Excerpt to read —
● ● ● ●

How do you get Michael Jordan, Kobe Bryant and LeBron James to join your new sports business?
You bring on board a former Nike (NKE) executive that has close, personal relationships with all three.
The business is Teneo Sports, which has existed since Teneo Inc., a global consulting firm, launched in 2011. The key executive is Charlie Denson, who worked at Nike for 34 years and was brand president from 2001 until last January, when he retired.
That retirement didn’t last long: Fortune has learned that Denson has joined Teneo Sports as its chairman; Jordan, Bryant, James and pro golfer Graeme McDowell are its first four athlete clients.
That’s a star-studded opening lineup that contains the world’s most famous living retired athlete, the NBA’s two biggest stars, and one rising-star golfer with a U.S. Open win under his belt. Two of those men landed in the top ten of our 2014 Fortunate 50 list of athlete earnings, and they compete with each other on the court, which made getting each of them on board particularly challenging. But Denson was the draw for the basketball players. McDowell, meanwhile, already had a sponsorship with Teneo, which meant placement of its name on his sleeve.
Declan Kelly and Paul Keary, both formerly of FTI Consulting, co-founded Teneo (pronounced teh-NAY-oh) in 2011 along with Doug Band, who spent a decade as an advisor to President Bill Clinton. The company provides services such as strategic communications, management consulting, investment banking and financial restructuring to a number of Fortune 100 corporations and CEOs.
Teneo has had a sports business since the beginning, but that business primarily helped cities or organizations make bids for sports events, such as the Winter Games in Vancouver in 2010 and in Sochi in 2014, both of which Teneo had a hand in. The company also has existing relationships with NASCAR and the WTA, among others. Teneo did not, previously, work with individual athletes, with the exception of McDowell and retired tennis legend Billie Jean King, who are official partners. Under Denson’s leadership, Teneo Sports will now provide athletes with a one-stop shop for their marketing and branding needs.

● ● ● ●

Provided material —
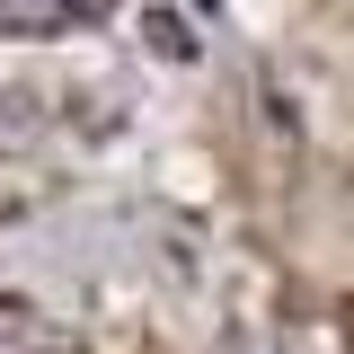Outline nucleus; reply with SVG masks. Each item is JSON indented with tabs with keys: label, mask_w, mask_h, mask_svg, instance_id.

● ● ● ●

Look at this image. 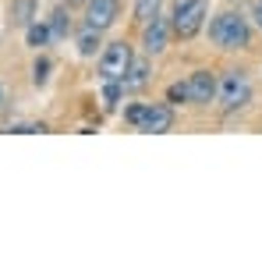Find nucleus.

● ● ● ●

To-do list —
(a) Answer these questions from the article on Teneo Sports, one per line:
(i) For how many years did Charlie Denson work at Nike?
(ii) What position has Denson taken at Teneo Sports?
(iii) Who co-founded Teneo along with Declan Kelly and Paul Keary?
(b) Output the passage of the article on Teneo Sports between "That’s a star-studded" and "on his sleeve.", inclusive, word for word.
The lines above come from a different source than the article on Teneo Sports.

Exercise answers —
(a)
(i) 34 years
(ii) Chairman
(iii) Doug Band

(b)
That’s a star-studded opening lineup that contains the world’s most famous living retired athlete, the NBA’s two biggest stars, and one rising-star golfer with a U.S. Open win under his belt. Two of those men landed in the top ten of our 2014 Fortunate 50 list of athlete earnings, and they compete with each other on the court, which made getting each of them on board particularly challenging. But Denson was the draw for the basketball players. McDowell, meanwhile, already had a sponsorship with Teneo, which meant placement of its name on his sleeve.